**What you should do:** Rewrite the records below, swapping "framed picture" for "wall painting" wherever it appears and leaving everything else unchanged.

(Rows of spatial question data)
- - - -

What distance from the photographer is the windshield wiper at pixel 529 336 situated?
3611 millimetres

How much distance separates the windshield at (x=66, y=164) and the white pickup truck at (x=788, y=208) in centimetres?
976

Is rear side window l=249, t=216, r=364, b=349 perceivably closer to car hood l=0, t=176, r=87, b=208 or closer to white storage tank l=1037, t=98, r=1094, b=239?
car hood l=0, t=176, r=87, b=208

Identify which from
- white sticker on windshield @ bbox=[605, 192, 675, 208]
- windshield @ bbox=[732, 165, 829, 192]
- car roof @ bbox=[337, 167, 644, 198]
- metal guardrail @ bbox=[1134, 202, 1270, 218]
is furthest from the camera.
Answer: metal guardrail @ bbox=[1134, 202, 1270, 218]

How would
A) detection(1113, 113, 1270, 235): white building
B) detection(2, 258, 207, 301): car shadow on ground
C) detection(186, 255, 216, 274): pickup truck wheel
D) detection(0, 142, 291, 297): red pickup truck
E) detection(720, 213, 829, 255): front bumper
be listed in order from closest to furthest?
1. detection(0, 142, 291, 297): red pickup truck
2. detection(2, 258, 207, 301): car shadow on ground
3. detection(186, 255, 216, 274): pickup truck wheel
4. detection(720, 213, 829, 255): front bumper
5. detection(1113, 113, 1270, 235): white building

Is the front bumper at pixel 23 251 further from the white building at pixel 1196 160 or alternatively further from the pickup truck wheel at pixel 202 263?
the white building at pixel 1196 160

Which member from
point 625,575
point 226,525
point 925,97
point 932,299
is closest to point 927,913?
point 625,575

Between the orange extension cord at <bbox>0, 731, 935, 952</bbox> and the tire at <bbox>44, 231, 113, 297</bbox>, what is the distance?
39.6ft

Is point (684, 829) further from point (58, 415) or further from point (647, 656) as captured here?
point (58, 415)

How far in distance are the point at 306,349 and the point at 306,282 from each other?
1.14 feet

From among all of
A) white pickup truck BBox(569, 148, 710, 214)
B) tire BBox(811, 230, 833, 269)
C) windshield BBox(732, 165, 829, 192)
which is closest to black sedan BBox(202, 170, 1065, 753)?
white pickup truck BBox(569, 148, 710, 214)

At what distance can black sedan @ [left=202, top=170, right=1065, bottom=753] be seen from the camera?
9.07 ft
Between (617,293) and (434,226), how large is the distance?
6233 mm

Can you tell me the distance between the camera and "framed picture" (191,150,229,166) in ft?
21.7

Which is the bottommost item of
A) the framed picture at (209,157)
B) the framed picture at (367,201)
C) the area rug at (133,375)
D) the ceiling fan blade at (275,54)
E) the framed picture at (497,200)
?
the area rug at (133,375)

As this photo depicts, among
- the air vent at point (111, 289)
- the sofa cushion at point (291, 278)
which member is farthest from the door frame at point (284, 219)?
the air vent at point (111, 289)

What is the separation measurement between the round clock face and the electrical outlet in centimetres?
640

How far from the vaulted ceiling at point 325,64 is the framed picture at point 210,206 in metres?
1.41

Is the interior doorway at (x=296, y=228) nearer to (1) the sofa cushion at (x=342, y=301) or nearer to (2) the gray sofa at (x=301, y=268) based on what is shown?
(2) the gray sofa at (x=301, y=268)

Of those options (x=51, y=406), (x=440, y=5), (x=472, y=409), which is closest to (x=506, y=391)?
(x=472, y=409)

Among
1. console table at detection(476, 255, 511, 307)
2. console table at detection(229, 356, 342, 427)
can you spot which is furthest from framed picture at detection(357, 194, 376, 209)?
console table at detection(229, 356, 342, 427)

- - - -

**Response:**
What distance from the photographer is the windshield wiper at pixel 529 336 situated?
3611 millimetres

How much distance separates the windshield at (x=66, y=164) and the white pickup truck at (x=788, y=208) in centimetres?
976

Is rear side window l=249, t=216, r=364, b=349 perceivably closer to car hood l=0, t=176, r=87, b=208 or closer to white storage tank l=1037, t=98, r=1094, b=239?
car hood l=0, t=176, r=87, b=208

Identify which from
- white sticker on windshield @ bbox=[605, 192, 675, 208]
- windshield @ bbox=[732, 165, 829, 192]
- car roof @ bbox=[337, 167, 644, 198]
- metal guardrail @ bbox=[1134, 202, 1270, 218]
is furthest from the camera.
Answer: metal guardrail @ bbox=[1134, 202, 1270, 218]

How would
A) detection(1113, 113, 1270, 235): white building
B) detection(2, 258, 207, 301): car shadow on ground
C) detection(186, 255, 216, 274): pickup truck wheel
D) detection(0, 142, 291, 297): red pickup truck
E) detection(720, 213, 829, 255): front bumper
be listed in order from closest to furthest?
1. detection(0, 142, 291, 297): red pickup truck
2. detection(2, 258, 207, 301): car shadow on ground
3. detection(186, 255, 216, 274): pickup truck wheel
4. detection(720, 213, 829, 255): front bumper
5. detection(1113, 113, 1270, 235): white building

Is the front bumper at pixel 23 251 further from the white building at pixel 1196 160 or alternatively further from the pickup truck wheel at pixel 202 263?
the white building at pixel 1196 160

Which member from
point 625,575
point 226,525
point 925,97
point 932,299
is closest to point 927,913?
point 625,575

Between the orange extension cord at <bbox>0, 731, 935, 952</bbox> and the tire at <bbox>44, 231, 113, 297</bbox>, what is the distance?
39.6ft

Is point (684, 829) further from point (58, 415) or further from point (647, 656) as captured here?
point (58, 415)

How far in distance are the point at 306,349 and the point at 306,282 from each other?
1.14 feet

From among all of
A) white pickup truck BBox(569, 148, 710, 214)
B) tire BBox(811, 230, 833, 269)
C) windshield BBox(732, 165, 829, 192)
which is closest to black sedan BBox(202, 170, 1065, 753)?
white pickup truck BBox(569, 148, 710, 214)

At what distance can black sedan @ [left=202, top=170, right=1065, bottom=753] be seen from the camera?
9.07 ft
Between (617,293) and (434,226), how large is the distance?
6233 mm

Can you tell me the distance between the camera and "wall painting" (191,150,229,166) in ft?
21.7

Which is the bottommost item of
A) the wall painting at (209,157)
B) the wall painting at (367,201)
C) the area rug at (133,375)
D) the ceiling fan blade at (275,54)
E) the wall painting at (497,200)
?
the area rug at (133,375)

As this photo depicts, among
- the air vent at point (111, 289)
- the sofa cushion at point (291, 278)
which member is farthest from the door frame at point (284, 219)?
the air vent at point (111, 289)

What is the separation measurement between the round clock face and the electrical outlet in centimetres?
640

How far from the vaulted ceiling at point 325,64 is the wall painting at point 210,206 in metres?
1.41

Is the interior doorway at (x=296, y=228) nearer to (1) the sofa cushion at (x=342, y=301) or nearer to (2) the gray sofa at (x=301, y=268) based on what is shown?
(2) the gray sofa at (x=301, y=268)

Of those options (x=51, y=406), (x=440, y=5), (x=472, y=409), which is closest to (x=506, y=391)?
(x=472, y=409)

Among
1. console table at detection(476, 255, 511, 307)
2. console table at detection(229, 356, 342, 427)
can you spot which is furthest from wall painting at detection(357, 194, 376, 209)?
console table at detection(229, 356, 342, 427)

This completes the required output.